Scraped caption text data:
....

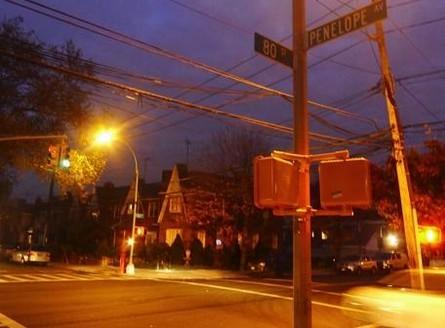 纽约一学校旁现暴露癖男子两女学生已遭猥亵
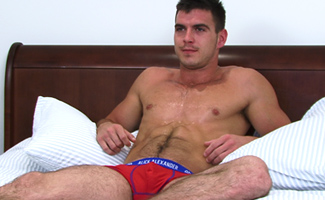 Englishlads.com: Horny Str8 Geezer Paddy O'Brian Lets Dan Broughton be the 1st Man to Suck him! What an Explosion!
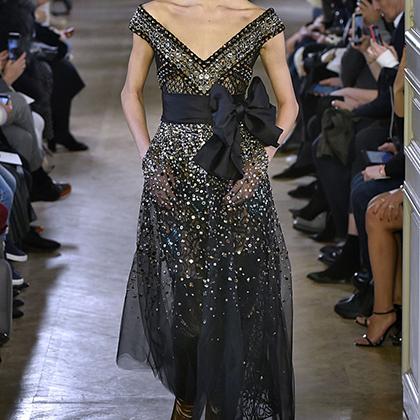 Дизайнер ливанского происхождения Эли Сааб сделал то, что умеет лучше всего: коллекцию красивых и элегантных платьев на все времена.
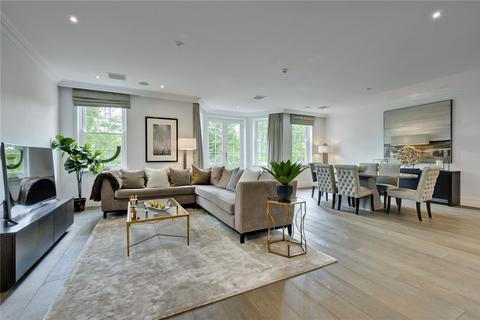 3 bedroom apartment for sale - Leopold Court, Princess Square, Esher, Surrey, KT10
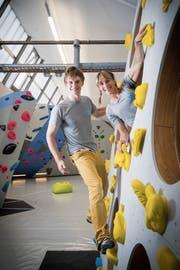 Jonas Fiedler und Initiantin Lena Stürm in der neuen Boulderhalle im Lerchenfeld. (Bild: Ralph Ribi)
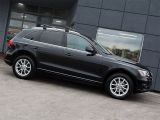 Photo of Black 2011 Audi Q5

....

**TASK REQUIREMENTS**
Using the records above, output an exact copy without any pictures.

**TASK SOLUTION**
 纽约一学校旁现暴露癖男子两女学生已遭猥亵
 Englishlads.com: Horny Str8 Geezer Paddy O'Brian Lets Dan Broughton be the 1st Man to Suck him! What an Explosion!
 Дизайнер ливанского происхождения Эли Сааб сделал то, что умеет лучше всего: коллекцию красивых и элегантных платьев на все времена.
 3 bedroom apartment for sale - Leopold Court, Princess Square, Esher, Surrey, KT10
 Jonas Fiedler und Initiantin Lena Stürm in der neuen Boulderhalle im Lerchenfeld. (Bild: Ralph Ribi)
 Photo of Black 2011 Audi Q5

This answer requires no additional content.